Update the records from the line with "The captured photo" through the end of the records, swapping "scrollwork pattern" for "filigree pattern" and keeping everything else the same. Leave the pictures out of your answer.
* START Extracted information *
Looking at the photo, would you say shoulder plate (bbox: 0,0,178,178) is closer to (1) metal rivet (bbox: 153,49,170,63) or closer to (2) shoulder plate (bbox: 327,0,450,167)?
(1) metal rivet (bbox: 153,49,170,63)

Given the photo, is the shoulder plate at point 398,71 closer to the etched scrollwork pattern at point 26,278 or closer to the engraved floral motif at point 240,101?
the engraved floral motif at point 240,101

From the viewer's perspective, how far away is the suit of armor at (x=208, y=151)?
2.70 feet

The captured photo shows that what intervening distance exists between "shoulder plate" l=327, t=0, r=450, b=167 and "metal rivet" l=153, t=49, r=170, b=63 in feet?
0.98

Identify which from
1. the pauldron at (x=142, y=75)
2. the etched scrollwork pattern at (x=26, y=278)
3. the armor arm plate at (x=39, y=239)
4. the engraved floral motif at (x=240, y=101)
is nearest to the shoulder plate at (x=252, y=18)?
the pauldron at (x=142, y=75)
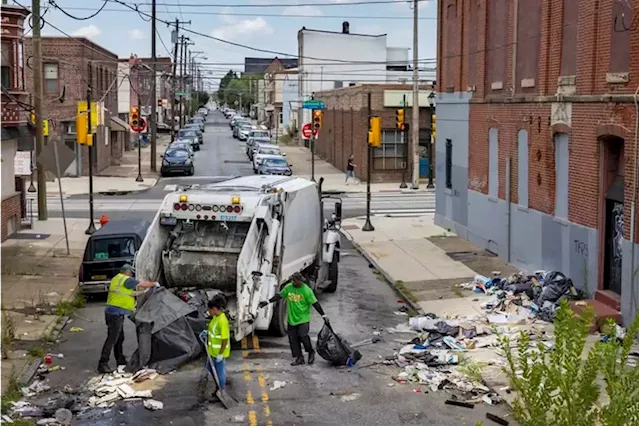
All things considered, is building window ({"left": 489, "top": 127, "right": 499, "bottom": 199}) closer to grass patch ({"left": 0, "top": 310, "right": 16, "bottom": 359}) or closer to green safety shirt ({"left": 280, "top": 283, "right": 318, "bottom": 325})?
green safety shirt ({"left": 280, "top": 283, "right": 318, "bottom": 325})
* END Extracted information *
:: Written answer ::
The captured photo shows that what intervening distance exists between "shoulder plate" l=327, t=0, r=450, b=167 and "metal rivet" l=153, t=49, r=170, b=63 in feet?
0.98

Identify which from
1. the pauldron at (x=142, y=75)
2. the etched filigree pattern at (x=26, y=278)
3. the armor arm plate at (x=39, y=239)
4. the engraved floral motif at (x=240, y=101)
is nearest to the shoulder plate at (x=252, y=18)?
the pauldron at (x=142, y=75)
All things considered, is building window ({"left": 489, "top": 127, "right": 499, "bottom": 199}) closer to grass patch ({"left": 0, "top": 310, "right": 16, "bottom": 359}) or closer to green safety shirt ({"left": 280, "top": 283, "right": 318, "bottom": 325})?
green safety shirt ({"left": 280, "top": 283, "right": 318, "bottom": 325})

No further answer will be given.